PASSAGE TO READ:
** begin **
An interesting recursion

The previous post concerned finding the inverse of a function with respect to Dirichlet convolution. Given a function f defined on the positive integers, we want to find a function g, also defined on positive integers, such that f*g = δ. This means we want to find a function g such that the sum

(f*g)(n) = \sum_{d|n} f(d) \,\,g\left(\frac{n}{d} \right)

evaluates to 1 if n = 1 and 0 otherwise.

We said in that post that the function g can be defined recursively by

g(1) =\frac{1}{f(1)}

and

g(n) = -\frac{1}{f(1)} \sum_{\stackrel{d > 1}{d|n}} f(d)\,\,g\left(\frac{n}{d} \right )

for n > 1.

Python code

We can implement this directly in Python as a recursive function. Starting with any function f, we can define g exactly as above. For simplicity we set f(n) = n in the code below.

    from sympy import divisors

    def f(n):
        return n

    def g(n):
        if n == 1:
            return 1/f(1)
        s = sum(f(d)*g(n//d) for d in divisors(n)[1:])
        return -s/f(1)

The function sympy.divisors returns a list of divisors of a number, sorted in increasing order. We use [1:] to exclude the 0th divisor, i.e. 1, to get the list of divisors greater than 1. The code terminates because d > 1, and so n/d < n.

Note that the code uses integer division in g(n//d). Since we’re dividing n by one of its divisors, n/d is (mathematically) an integer, but the Python code n/d would return a value of type float and cause Python to complain that an argument to g is not an integer.

What’s interesting about this recursion is the set of cases g is defined by. Often a recursive function of n is defined in terms of its value at n − 1, as in factorial, or its values at consecutive previous values, as in Fibonacci numbers. But here the value of g at n depends on the the values of g at factors of n.

So, for example, if we evaluate g(12), the code will evaluate g at 1, 2, 3, 4, and 6. In the process of computing g(12) we don’t need to know the value of g at 11.

Caching

Note that there’s some redundancy in the execution of our code. When we evaluate g at 4, for example, it evaluates g at 2, which had already been calculated. We could eliminate this redundancy by using memoization to cache computed values. In Python this can be done with the lru_cache decorator from functools.

    import functools

    @functools.lru_cache(maxsize=None)
    def g(n):
        if n == 1:
            return 1/f(1)
        s = sum(f(d)*g(n//d) for d in divisors(n)[1:])
        return -s/f(1)

If we use the revised code to calculate g(12), the call to g(6), for example, will look up the previously computed values of g(1), g(2), and g(3) from a cache.
** end **
COLLECTED MATERIAL:
** begin **
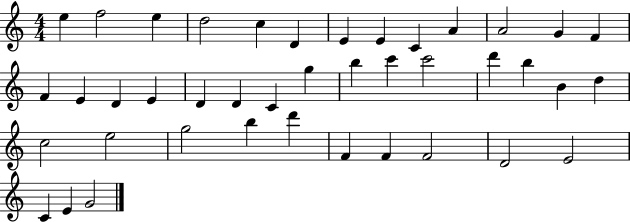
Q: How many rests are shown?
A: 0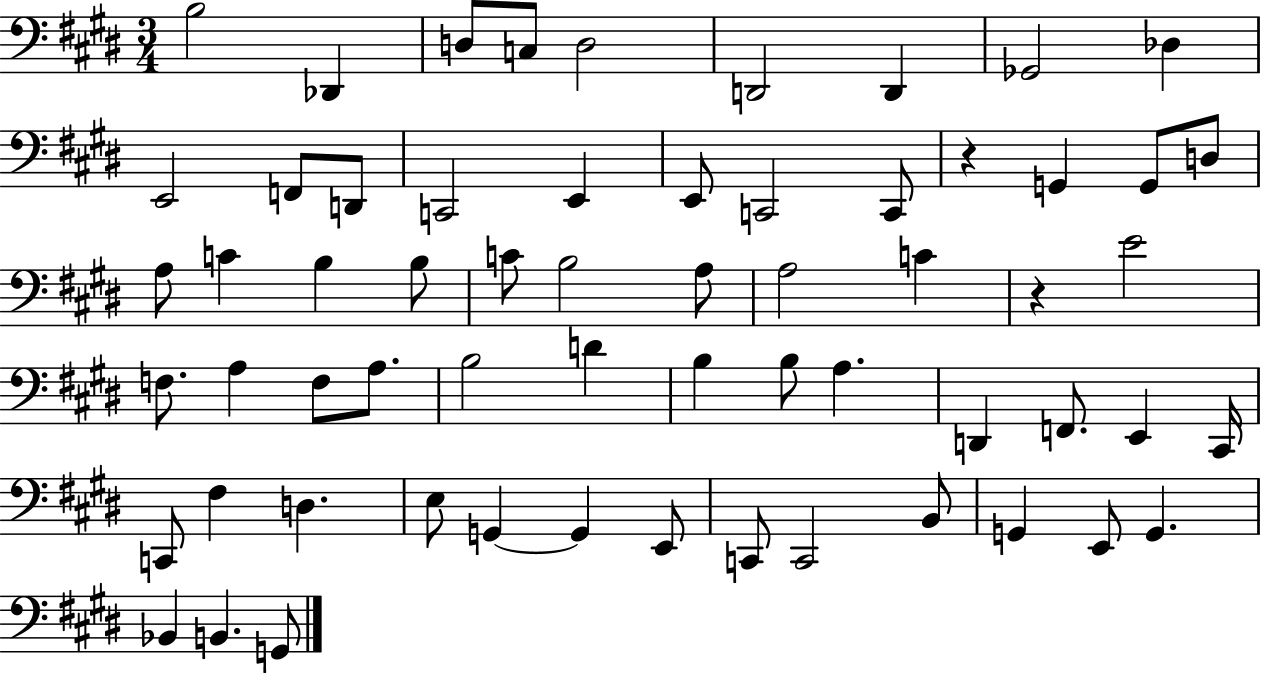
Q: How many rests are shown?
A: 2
** end **
TASK 1:
Answer these questions from the article on an interesting recursion, one line per answer:
(a) To keep things simple, what does the code set f(n) to?
(b) Which decorator from functools does the article use to cache computed values?
(c) When g(12) is evaluated, at which values does the code evaluate g?
TASK 2: Transcribe a passage from the article on an interesting recursion. Begin at the words "The function sympy.divisors" and stop after the words "factors of n.".

COMPLETE OUTPUT 1:
(a) f(n) = n
(b) lru_cache
(c) 1, 2, 3, 4, and 6

COMPLETE OUTPUT 2:
The function sympy.divisors returns a list of divisors of a number, sorted in increasing order. We use [1:] to exclude the 0th divisor, i.e. 1, to get the list of divisors greater than 1. The code terminates because d > 1, and so n/d < n.

Note that the code uses integer division in g(n//d). Since we’re dividing n by one of its divisors, n/d is (mathematically) an integer, but the Python code n/d would return a value of type float and cause Python to complain that an argument to g is not an integer.

What’s interesting about this recursion is the set of cases g is defined by. Often a recursive function of n is defined in terms of its value at n − 1, as in factorial, or its values at consecutive previous values, as in Fibonacci numbers. But here the value of g at n depends on the the values of g at factors of n.